Certificate Authentication

Oct 30, 2009 at 12:22 PM

I was wondering if I could get a little guidance.  I am interested providing the option for certificate authentication for our virtual services...but I also want to use AZMan for authorization.  Is there a way to combine the two?

Developer
Nov 1, 2009 at 6:35 PM
Edited Nov 1, 2009 at 6:36 PM

 

I don't see why these couldn't work together.  You would need an assertion on an endpoint policy that configured the AzMan role provider (included in the security guide).  Then you would need to modified the underlying implementation of the RoleProviderAuthorizationElement assertion type (also in the security guide) that looked at a claim in the certificate to obtain whatever you wanted to use as the "user name" (likely the identity claim).  The current implementation uses ServiceSecurityContext.PrimaryIdentity.Name.  The rest of the role authorization assertion type should work ok since it retrieves whatever role provider was configured and calls GetRolesForUser().  It doesn't care if the provider is the SQL Provider, AzMan, etc.
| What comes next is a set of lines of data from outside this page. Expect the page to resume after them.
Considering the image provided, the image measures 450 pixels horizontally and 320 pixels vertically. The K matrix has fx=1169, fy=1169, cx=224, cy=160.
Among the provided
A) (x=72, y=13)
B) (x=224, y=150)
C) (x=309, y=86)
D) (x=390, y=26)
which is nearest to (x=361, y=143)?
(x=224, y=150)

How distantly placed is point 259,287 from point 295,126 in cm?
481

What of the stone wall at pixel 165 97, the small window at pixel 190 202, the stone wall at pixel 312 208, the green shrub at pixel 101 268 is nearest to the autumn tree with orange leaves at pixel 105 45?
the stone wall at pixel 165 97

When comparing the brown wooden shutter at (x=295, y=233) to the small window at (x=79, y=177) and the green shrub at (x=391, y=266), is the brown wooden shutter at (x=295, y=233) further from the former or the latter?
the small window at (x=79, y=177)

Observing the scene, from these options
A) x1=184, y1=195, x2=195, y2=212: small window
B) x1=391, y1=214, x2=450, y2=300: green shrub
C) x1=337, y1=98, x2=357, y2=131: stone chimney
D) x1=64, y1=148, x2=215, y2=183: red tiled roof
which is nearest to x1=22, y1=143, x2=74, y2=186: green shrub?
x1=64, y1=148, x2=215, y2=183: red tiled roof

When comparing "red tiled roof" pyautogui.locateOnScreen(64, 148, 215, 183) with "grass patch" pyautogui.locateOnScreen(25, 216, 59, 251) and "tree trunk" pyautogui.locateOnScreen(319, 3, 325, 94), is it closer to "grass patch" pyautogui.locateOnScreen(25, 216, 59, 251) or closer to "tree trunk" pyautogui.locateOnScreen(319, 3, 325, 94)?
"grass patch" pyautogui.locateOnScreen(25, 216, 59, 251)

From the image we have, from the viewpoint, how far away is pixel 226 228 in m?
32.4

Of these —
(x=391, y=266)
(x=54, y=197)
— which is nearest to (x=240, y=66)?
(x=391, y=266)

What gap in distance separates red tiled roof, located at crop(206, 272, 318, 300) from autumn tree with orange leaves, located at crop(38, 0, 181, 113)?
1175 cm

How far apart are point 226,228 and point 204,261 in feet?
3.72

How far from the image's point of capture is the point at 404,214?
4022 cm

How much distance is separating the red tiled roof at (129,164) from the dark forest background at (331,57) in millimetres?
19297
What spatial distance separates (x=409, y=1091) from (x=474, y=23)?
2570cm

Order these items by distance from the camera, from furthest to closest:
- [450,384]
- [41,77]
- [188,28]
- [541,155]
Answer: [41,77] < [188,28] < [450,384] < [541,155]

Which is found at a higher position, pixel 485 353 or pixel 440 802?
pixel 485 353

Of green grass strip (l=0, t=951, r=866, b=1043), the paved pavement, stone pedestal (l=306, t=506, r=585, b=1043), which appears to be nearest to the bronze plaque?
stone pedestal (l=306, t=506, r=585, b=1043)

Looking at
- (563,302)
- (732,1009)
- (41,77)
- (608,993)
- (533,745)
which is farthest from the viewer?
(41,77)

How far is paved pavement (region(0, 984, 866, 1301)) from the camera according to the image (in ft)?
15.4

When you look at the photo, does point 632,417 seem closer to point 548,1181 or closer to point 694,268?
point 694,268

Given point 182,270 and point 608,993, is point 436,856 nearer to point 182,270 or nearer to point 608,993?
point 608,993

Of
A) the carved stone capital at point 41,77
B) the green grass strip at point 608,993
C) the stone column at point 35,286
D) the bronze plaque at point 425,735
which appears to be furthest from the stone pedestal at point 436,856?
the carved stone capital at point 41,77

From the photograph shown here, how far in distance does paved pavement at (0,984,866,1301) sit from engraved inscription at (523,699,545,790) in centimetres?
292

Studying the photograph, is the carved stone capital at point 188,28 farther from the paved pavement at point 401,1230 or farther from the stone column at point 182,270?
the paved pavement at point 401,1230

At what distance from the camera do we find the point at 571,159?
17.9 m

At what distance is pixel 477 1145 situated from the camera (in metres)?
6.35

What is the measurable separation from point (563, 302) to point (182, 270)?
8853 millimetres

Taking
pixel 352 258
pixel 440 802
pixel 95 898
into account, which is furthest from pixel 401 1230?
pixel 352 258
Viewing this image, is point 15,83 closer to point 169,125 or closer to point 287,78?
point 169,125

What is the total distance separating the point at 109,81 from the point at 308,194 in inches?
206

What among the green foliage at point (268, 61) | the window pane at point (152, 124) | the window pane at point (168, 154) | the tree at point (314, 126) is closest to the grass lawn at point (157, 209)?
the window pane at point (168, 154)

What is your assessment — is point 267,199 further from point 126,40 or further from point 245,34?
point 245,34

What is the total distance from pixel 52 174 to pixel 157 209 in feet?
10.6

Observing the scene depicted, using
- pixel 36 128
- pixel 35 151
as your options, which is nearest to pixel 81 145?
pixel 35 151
The existing role authorization assertion type implements role checks in two ways so that you can perform authorization at either the virtual service endpoint or on the outbound channel that will invoke the resource.  You'd want to modify both locations where role checks are performed so that a claim is used rather than the PrimaryIdentyt.Name value.

Take a look at RoleProviderServiceAuthorizationManager and RoleProviderAuthorizationParameterInspector classes in the security guide source code.  Both have the following lines of code (simplified for clarity):

 

RoleProviderServiceHostExtension roleExtension = OperationContext.Current.Host.Extensions.Find<RoleProviderServiceHostExtension>();

 

string userName = OperationContext.Current.ServiceSecurityContext.PrimaryIdentity.Name;

string[] userRoles = roleExtension.Provider.GetRolesForUser(userName);

 

 The second line is the one you'd want to modify so that a claim from the client certificate is used in place of the user name.